#### TUGAS LATIHAN
1 - Cetak bagian kutipan tentang ideologi dan massa politik antara kata-kata "Hubungan negara dunia" dan "politik secara intens.", termasuk kedua ujungnya.
2 - Tuliskan ulang persis baris-baris catatan antara baris pertama catatan dan baris yang memuat "267,264,298,321", termasuk kedua baris tersebut.

Silent majority masih berlaku dan floating mass masih berlaku.  Floating mass adalah massa yang sengaja mengambangkan dirinya,  karena tidak ingin  mencolok dalam menunjukkan ideologi politiknya. Resiko keamanan telah dialami saat benturan massa yang fundamemtal secara ideologi terjadi di masa lalu.  Dan yang kedua; floating mass terjadi karena rakyat sudah tidak mengenali lagi apa itu ideologi. Ideologi bukan lagi di otak rakyat, namun di perut rakyat. Ideologi adalah sembako dan itu final bagi silent majority, sekaligus yang mendasari langgengnya  floating mass di Indonesia.
Bagi pemerintahan negara dunia ketiga :  selama dunia internasional terutama negara-negara donor masih mempercayai administrasi sebuah pemerintahan di negara dunia ketiga, - dimana negara dunia ketiga sebagai penyedia bahan mentah untuk negara maju/donor-, maka dipastikan pemerintahan negara dunia ketiga itu akan baik-baik saja.
Hubungan negara dunia ketiga dan negara adi kuasa dan negara donor telah menjadi faktor hubungan internal, dan bukan lagi faktor hubungan eksternal.

Garis Massa
Indonesia praktis tidak lagi mengenal adanya garis massa. Karena garis massa hanya dikenal pada saat Indonesia baru saja merdeka. Saat romantisme revolusi, garis massa terbentuk. Dan kemudian garis massa menjadi samar dan tidak lagi dianggap penting setelah orde baru berkuasa.  Garis massa adalah sebuah line atau sebuah garis ideology yang dianut secara militan dan mendalam oleh massa yang telah mendapatkan pendidikan politik dari partai politik secara intens.

#### BARIS DATA MASUKAN
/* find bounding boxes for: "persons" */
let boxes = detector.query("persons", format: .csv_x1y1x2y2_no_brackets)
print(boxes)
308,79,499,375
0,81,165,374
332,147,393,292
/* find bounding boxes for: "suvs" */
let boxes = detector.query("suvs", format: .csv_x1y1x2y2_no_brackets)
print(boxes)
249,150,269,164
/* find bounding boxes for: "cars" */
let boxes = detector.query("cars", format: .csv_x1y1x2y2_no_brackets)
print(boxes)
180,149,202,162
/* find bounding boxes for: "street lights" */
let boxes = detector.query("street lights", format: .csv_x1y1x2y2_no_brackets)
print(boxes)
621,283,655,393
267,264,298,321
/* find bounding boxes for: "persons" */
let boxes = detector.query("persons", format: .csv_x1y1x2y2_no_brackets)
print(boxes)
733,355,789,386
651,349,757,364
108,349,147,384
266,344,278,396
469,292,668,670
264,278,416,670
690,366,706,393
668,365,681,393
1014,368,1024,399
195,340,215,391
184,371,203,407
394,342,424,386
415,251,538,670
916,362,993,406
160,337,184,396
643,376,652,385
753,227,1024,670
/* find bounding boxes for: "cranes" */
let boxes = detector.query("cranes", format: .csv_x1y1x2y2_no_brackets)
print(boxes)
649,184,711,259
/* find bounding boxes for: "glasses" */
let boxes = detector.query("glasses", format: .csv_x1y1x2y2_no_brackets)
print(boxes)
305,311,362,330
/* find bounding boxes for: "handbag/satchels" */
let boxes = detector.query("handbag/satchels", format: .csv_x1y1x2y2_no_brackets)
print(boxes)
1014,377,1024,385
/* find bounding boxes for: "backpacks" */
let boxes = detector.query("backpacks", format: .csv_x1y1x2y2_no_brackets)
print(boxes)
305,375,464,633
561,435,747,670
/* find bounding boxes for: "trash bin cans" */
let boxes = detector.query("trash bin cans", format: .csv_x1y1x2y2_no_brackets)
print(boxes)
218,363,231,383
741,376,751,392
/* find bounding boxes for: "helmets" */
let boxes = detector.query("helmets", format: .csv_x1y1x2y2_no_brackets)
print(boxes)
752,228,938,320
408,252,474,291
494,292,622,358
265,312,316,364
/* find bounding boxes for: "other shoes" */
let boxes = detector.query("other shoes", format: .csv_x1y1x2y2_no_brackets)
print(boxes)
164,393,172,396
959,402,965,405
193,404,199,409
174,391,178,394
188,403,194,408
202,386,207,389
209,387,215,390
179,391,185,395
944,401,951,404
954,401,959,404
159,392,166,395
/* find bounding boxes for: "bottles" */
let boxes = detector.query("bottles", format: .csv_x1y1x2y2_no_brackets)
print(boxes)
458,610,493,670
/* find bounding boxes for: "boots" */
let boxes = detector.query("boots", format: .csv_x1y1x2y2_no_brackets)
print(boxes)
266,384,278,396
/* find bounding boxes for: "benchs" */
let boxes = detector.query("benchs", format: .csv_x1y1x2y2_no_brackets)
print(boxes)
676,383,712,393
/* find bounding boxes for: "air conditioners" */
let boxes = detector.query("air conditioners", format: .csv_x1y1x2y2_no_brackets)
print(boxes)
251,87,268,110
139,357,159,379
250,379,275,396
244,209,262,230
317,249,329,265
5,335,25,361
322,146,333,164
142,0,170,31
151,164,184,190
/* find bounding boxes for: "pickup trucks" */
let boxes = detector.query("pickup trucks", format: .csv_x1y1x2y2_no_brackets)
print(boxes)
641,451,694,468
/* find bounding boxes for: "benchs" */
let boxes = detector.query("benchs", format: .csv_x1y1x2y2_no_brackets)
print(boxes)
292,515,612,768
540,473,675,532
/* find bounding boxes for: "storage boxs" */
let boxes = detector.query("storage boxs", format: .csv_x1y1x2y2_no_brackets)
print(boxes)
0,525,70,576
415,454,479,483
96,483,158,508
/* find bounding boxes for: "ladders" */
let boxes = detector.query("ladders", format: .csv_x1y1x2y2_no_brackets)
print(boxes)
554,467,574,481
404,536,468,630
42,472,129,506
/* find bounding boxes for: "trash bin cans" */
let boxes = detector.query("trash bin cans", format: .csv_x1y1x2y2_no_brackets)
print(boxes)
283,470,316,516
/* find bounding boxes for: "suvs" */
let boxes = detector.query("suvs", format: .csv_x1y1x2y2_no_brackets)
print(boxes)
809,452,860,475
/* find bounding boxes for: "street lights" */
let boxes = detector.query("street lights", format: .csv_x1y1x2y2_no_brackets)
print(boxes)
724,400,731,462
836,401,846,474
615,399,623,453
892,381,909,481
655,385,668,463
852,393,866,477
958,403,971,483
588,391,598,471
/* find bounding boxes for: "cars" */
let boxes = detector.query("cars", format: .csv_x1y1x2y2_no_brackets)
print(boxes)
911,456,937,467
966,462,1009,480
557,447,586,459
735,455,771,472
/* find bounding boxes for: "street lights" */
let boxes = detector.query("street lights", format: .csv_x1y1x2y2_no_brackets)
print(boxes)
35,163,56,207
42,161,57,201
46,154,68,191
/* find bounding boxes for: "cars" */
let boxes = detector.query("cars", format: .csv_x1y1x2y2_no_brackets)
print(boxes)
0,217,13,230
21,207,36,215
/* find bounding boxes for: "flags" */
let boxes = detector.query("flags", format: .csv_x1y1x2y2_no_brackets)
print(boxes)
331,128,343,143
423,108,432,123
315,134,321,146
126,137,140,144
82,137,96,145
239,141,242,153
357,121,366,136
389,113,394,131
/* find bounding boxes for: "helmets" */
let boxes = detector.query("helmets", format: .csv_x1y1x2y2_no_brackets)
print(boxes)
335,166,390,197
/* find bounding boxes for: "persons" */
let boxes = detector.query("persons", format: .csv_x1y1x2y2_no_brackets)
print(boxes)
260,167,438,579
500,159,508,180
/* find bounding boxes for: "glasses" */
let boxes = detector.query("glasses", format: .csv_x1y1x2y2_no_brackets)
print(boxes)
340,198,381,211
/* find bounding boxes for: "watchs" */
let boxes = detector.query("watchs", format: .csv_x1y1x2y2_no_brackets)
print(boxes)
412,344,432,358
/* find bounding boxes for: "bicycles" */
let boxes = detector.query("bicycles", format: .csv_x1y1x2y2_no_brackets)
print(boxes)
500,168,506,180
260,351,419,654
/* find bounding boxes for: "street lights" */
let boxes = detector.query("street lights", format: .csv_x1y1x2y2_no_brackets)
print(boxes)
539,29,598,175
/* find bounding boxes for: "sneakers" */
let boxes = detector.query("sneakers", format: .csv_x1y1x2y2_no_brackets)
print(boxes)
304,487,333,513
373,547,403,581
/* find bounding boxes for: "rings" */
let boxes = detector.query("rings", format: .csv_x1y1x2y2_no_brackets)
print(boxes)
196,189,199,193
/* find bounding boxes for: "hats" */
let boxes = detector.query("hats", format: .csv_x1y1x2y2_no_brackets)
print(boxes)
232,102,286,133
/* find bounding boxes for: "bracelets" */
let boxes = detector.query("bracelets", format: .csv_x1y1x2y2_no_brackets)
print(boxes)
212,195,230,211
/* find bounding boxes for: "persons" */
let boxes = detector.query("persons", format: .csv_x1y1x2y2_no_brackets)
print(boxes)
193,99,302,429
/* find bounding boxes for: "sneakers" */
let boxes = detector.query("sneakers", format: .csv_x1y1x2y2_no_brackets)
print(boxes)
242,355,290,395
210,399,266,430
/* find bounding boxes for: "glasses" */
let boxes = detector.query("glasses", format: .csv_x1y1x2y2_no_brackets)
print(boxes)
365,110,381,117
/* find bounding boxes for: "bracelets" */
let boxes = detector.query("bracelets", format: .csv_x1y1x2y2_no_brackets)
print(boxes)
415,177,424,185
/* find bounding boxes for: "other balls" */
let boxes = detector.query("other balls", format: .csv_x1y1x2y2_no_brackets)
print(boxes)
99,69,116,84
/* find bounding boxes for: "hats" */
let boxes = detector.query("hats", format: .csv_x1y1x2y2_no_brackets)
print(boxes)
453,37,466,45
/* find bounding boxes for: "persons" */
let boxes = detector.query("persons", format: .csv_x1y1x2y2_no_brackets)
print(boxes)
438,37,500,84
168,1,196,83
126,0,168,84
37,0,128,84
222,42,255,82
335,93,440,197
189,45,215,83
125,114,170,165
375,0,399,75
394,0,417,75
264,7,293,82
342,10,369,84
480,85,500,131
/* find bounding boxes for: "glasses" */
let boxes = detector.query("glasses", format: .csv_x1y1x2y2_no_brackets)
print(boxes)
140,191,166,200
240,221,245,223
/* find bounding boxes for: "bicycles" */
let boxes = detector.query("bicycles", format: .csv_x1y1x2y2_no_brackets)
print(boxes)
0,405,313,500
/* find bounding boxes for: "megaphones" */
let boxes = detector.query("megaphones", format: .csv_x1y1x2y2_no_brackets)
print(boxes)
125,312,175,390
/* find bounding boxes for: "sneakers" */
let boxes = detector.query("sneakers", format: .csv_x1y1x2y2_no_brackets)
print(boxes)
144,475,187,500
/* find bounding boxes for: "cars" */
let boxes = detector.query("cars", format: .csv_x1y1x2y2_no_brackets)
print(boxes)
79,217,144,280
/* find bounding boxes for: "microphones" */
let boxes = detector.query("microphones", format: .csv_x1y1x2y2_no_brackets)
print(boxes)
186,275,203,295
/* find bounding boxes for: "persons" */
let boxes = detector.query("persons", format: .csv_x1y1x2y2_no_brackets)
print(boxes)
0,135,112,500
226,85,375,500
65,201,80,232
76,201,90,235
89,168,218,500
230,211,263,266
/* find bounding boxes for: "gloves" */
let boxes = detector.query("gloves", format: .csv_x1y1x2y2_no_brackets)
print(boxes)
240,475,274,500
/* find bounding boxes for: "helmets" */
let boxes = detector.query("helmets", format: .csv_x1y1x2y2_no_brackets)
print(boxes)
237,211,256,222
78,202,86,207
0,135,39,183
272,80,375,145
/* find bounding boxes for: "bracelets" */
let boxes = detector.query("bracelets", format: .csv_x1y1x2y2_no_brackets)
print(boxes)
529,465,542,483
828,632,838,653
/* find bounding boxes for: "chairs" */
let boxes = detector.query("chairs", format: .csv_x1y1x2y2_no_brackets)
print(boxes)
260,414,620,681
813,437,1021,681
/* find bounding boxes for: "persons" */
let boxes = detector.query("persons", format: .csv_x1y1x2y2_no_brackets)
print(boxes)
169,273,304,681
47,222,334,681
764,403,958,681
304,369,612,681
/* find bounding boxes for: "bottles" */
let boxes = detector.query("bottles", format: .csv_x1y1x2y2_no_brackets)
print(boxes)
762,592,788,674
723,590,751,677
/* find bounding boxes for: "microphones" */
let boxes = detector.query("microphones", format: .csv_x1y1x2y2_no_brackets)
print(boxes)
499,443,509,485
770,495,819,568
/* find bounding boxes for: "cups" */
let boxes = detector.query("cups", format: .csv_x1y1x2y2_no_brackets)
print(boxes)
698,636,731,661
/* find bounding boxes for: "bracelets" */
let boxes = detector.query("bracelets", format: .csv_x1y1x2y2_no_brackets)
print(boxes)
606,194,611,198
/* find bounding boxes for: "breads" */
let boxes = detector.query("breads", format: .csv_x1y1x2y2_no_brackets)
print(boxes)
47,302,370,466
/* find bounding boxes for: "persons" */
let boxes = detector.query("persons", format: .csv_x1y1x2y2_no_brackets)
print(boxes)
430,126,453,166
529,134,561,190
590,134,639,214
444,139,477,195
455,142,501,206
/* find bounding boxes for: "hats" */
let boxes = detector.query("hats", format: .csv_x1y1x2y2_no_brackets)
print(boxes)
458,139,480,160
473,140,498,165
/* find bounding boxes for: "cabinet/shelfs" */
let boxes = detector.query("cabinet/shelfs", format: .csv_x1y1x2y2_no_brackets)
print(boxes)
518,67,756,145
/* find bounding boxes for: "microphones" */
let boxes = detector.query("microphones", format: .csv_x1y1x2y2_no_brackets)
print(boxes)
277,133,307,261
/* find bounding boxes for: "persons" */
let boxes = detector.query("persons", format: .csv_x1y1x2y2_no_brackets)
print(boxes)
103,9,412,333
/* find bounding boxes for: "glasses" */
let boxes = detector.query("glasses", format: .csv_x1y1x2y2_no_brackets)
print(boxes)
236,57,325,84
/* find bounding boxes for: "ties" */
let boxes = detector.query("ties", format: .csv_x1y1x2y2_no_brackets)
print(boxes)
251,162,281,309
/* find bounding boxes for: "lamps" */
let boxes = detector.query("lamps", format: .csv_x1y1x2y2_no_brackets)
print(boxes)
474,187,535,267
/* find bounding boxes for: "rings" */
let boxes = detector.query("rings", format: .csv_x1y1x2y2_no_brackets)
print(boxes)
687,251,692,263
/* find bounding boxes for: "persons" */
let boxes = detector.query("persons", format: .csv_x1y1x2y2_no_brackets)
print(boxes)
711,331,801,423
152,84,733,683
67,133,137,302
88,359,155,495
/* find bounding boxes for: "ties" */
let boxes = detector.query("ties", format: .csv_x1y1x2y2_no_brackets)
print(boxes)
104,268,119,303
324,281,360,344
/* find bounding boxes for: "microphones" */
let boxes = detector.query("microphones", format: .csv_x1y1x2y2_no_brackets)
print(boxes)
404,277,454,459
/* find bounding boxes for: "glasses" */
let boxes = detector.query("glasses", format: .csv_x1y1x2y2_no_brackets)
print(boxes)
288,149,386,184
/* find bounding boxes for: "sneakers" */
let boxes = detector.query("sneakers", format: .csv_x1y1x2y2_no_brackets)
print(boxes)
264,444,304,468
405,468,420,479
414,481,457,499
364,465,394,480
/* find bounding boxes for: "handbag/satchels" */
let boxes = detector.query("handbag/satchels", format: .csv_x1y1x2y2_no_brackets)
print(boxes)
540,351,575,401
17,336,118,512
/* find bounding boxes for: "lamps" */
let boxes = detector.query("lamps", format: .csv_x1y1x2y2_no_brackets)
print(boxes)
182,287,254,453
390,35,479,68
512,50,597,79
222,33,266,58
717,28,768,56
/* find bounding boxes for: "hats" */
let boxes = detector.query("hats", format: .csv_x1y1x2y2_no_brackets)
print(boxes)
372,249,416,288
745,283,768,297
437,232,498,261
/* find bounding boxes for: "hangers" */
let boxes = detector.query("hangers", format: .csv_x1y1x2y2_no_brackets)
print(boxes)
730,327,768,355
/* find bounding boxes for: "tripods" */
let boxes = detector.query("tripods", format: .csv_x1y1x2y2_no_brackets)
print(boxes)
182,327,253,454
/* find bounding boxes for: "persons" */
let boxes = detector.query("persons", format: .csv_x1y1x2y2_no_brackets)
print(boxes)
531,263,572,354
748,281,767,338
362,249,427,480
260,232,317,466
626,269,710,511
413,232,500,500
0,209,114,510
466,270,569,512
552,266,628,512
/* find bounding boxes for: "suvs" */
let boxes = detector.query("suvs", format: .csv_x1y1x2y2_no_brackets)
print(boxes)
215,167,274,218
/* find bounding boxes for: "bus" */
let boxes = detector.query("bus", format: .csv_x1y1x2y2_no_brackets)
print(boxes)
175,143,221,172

#### KUNCI JAWABAN
1 -
Hubungan negara dunia ketiga dan negara adi kuasa dan negara donor telah menjadi faktor hubungan internal, dan bukan lagi faktor hubungan eksternal.

Garis Massa
Indonesia praktis tidak lagi mengenal adanya garis massa. Karena garis massa hanya dikenal pada saat Indonesia baru saja merdeka. Saat romantisme revolusi, garis massa terbentuk. Dan kemudian garis massa menjadi samar dan tidak lagi dianggap penting setelah orde baru berkuasa.  Garis massa adalah sebuah line atau sebuah garis ideology yang dianut secara militan dan mendalam oleh massa yang telah mendapatkan pendidikan politik dari partai politik secara intens.

2 -
/* find bounding boxes for: "persons" */
let boxes = detector.query("persons", format: .csv_x1y1x2y2_no_brackets)
print(boxes)
308,79,499,375
0,81,165,374
332,147,393,292
/* find bounding boxes for: "suvs" */
let boxes = detector.query("suvs", format: .csv_x1y1x2y2_no_brackets)
print(boxes)
249,150,269,164
/* find bounding boxes for: "cars" */
let boxes = detector.query("cars", format: .csv_x1y1x2y2_no_brackets)
print(boxes)
180,149,202,162
/* find bounding boxes for: "street lights" */
let boxes = detector.query("street lights", format: .csv_x1y1x2y2_no_brackets)
print(boxes)
621,283,655,393
267,264,298,321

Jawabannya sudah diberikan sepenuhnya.